Chicken meatballs in broth, flavorful and delicate at the same time. They are very soft and a valid alternative to beef broth or the classic chicken thigh broth. Generally, when preparing meat broth one tends to choose cuts that aren’t too dry, but boiled meat is often not much liked. The broth with chicken meatballs is delicious; for the preparation you’ll need chicken breast, boiled potato, carrots, sandwich bread and Parmesan. This dish solves the first course problem: with the flavorful broth you can dress pasta and you won’t have to worry about the second course, which you can enjoy the same day or save for the next day, perhaps accompanied by a side dish.
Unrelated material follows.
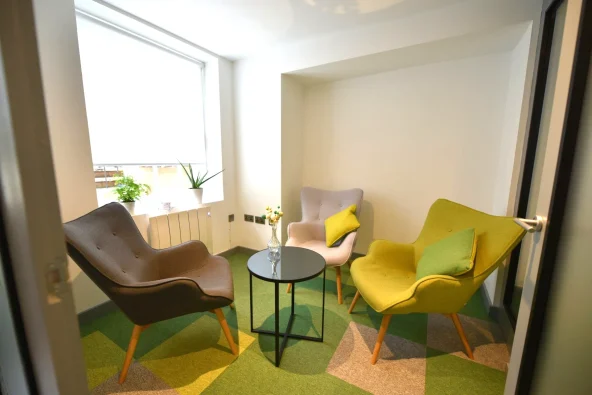 GEN_8995-1920w-1920w.JPG Image of a bright, airy therapeutic counselling room with large comfortable chairs and a small table.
So all that’s left is to try and taste!
- Difficulty: Easy
- Cost: Medium
- Preparation time: 30 Minutes
- Cooking time: 1 Minute
- Portions: 6
- Cooking methods: Stovetop
- Cuisine: Italian
Ingredients
- 1.54 lbs chicken breast
- 3.5 oz carrot
- 5.3 oz potato
- 1/2 cup grated Parmesan cheese
- 3 slices sandwich bread
- salt
- 1 onion
- 1 stalk celery
- 6 cherry tomatoes
- 8.5 cups water
- Parmesan rind (optional)
- 2 carrots
- oil
- 1 teaspoon vegetable bouillon cube
Tools
- Food processor
Preparation
First, clean the potato, cut it into cubes and boil it, adding a little salt to the water.
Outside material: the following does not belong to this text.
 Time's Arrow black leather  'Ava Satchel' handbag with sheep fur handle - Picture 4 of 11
Peel the carrot and cut it into pieces, then place it in the food processor.
Add the chicken breast cut into pieces.
Chop.
Drain the potato and add it together with the chicken breast and carrots.
Process well.
Move the mixture to a container and add the Parmesan and a pinch of salt.
Tear the slices of bread and put them in the food processor.
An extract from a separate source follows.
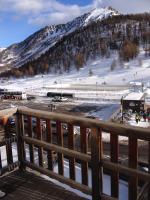 Montgenevre Neige et Golf coquet studio 4 pers maxi - B&B Monginevro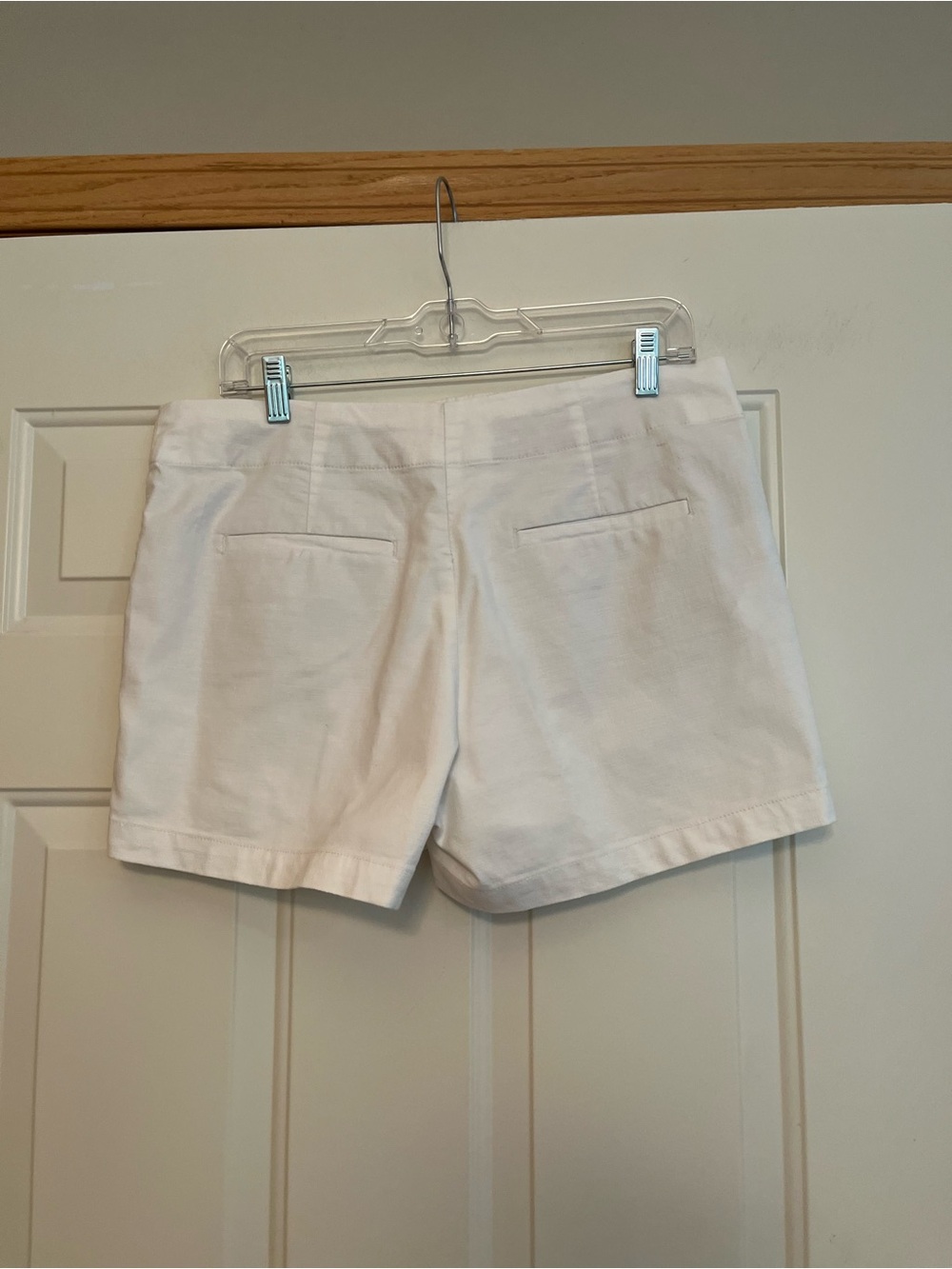 Women’s Loft nautical flat front ivory cotton blend high rise shorts. Size 6 - Picture 4 of 14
Chop and pour it into the container with the chicken breast.
Mix well so the bread is fully incorporated.
Form balls of about 1–1.5 oz (30–40 g).
Coat the meatballs in breadcrumbs.
Meanwhile, if you haven’t prepared the broth, place the meatballs in the refrigerator.
Prepare the broth by adding a drizzle of oil, onion, celery, salt, cherry tomatoes and the water. Cook covered for 40 minutes.
At the end of cooking, take the meatballs and add them one at a time to the broth.
Cook for 15 minutes.
The chicken meatballs in broth are ready.
Tip
The chicken meatballs will not be dry or tough at all and if you have leftovers, you can safely store them in the refrigerator for about 2 days.